DOCUMENT TEXT
—————

I wouldn't bother customers on tipping issues. Not even when they ask.
Primarily, they are the restaurant's customer. As a second, they opt to use DD for the delivery.
You have an opportunity to service the delivery.


----------



## Solid 5 (Aug 24, 2018)

Tedster said:


> Thank goodness, somebody who gets it.
> 
> 
> I wouldn't bother customers on tipping issues. Not even when they ask.
> ...


Love all the trolls this thread has brought out.


----------



## Tedster (Feb 28, 2019)

Solid 5 said:


> Love all the trolls this thread has brought out.


Of course, you're the only one who isn't a troll, right?


----------



## Solid 5 (Aug 24, 2018)

Tedster said:


> Of course, you're the only one who isn't a troll, right?


Andddddd.....poof you're gone.


----------



## Tedster (Feb 28, 2019)

Solid 5 said:


> Andddddd.....poof you're gone.


Breaks my heart. :frown:


----------



## ANT 7 (Oct 14, 2018)

I stopped using DD because of how they steal tips from the drivers.


----------



## Tedster (Feb 28, 2019)

ANT 7 said:


> I stopped using DD because of how they steal tips from the drivers.


So, you're going and pick up your food yourself or you stopped driving for DD?


----------



## ANT 7 (Oct 14, 2018)

Actually, I never drove for DD or UE or anyone else regarding food.

30 years ago I did deliver pizza for 5 years for a place however. Now, I pickup orders myself as the experience in my market has shown me that these services are slow, and dramatically inflate the cost of the final bill. YMMV right ?

—————

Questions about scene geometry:

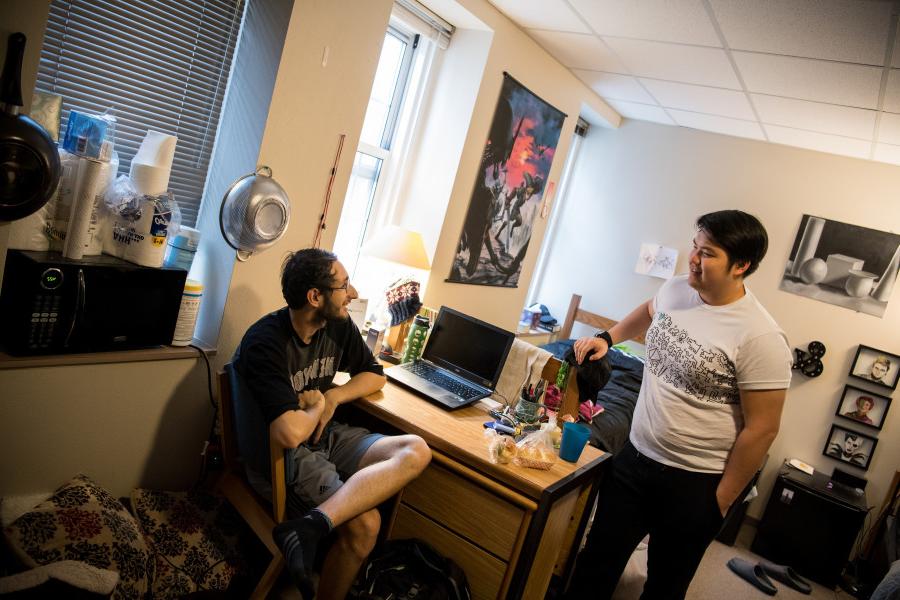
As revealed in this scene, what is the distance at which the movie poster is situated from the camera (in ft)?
11.7

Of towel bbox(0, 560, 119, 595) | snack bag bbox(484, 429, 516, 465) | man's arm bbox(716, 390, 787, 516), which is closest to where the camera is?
towel bbox(0, 560, 119, 595)

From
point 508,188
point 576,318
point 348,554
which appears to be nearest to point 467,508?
point 348,554

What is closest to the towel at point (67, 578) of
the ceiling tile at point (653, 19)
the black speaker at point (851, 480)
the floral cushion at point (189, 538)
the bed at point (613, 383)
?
the floral cushion at point (189, 538)

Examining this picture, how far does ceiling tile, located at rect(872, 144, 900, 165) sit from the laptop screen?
2885mm

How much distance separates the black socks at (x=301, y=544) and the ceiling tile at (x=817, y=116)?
3207 mm

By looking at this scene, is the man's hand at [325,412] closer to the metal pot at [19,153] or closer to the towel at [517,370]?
the towel at [517,370]

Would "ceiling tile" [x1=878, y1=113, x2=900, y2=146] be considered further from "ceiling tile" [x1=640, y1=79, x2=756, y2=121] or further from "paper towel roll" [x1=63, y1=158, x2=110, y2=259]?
"paper towel roll" [x1=63, y1=158, x2=110, y2=259]

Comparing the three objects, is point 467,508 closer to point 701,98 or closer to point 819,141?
point 701,98

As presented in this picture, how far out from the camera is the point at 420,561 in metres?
1.95

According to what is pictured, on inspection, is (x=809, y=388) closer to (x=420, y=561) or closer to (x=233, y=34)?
(x=420, y=561)

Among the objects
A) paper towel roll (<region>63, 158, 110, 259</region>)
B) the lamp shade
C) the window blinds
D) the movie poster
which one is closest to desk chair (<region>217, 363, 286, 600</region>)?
paper towel roll (<region>63, 158, 110, 259</region>)

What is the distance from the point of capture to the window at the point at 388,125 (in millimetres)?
3180

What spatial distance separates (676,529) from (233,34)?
2.36 metres

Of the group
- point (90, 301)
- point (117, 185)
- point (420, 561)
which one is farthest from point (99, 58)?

—————

SET TASKS
1. In the forum thread on delivery tipping, why does ANT 7 now pick up food orders in person?
2. Transcribe the part of the forum thread on delivery tipping starting at "So, you're going" and ending at "else regarding food.".

CORRECT ANSWERS
1. ANT 7's experience in that market has shown that the delivery services are slow and dramatically inflate the cost of the final bill. So ANT 7 now picks up orders in person.

2.
So, you're going and pick up your food yourself or you stopped driving for DD?


----------



## ANT 7 (Oct 14, 2018)

Actually, I never drove for DD or UE or anyone else regarding food.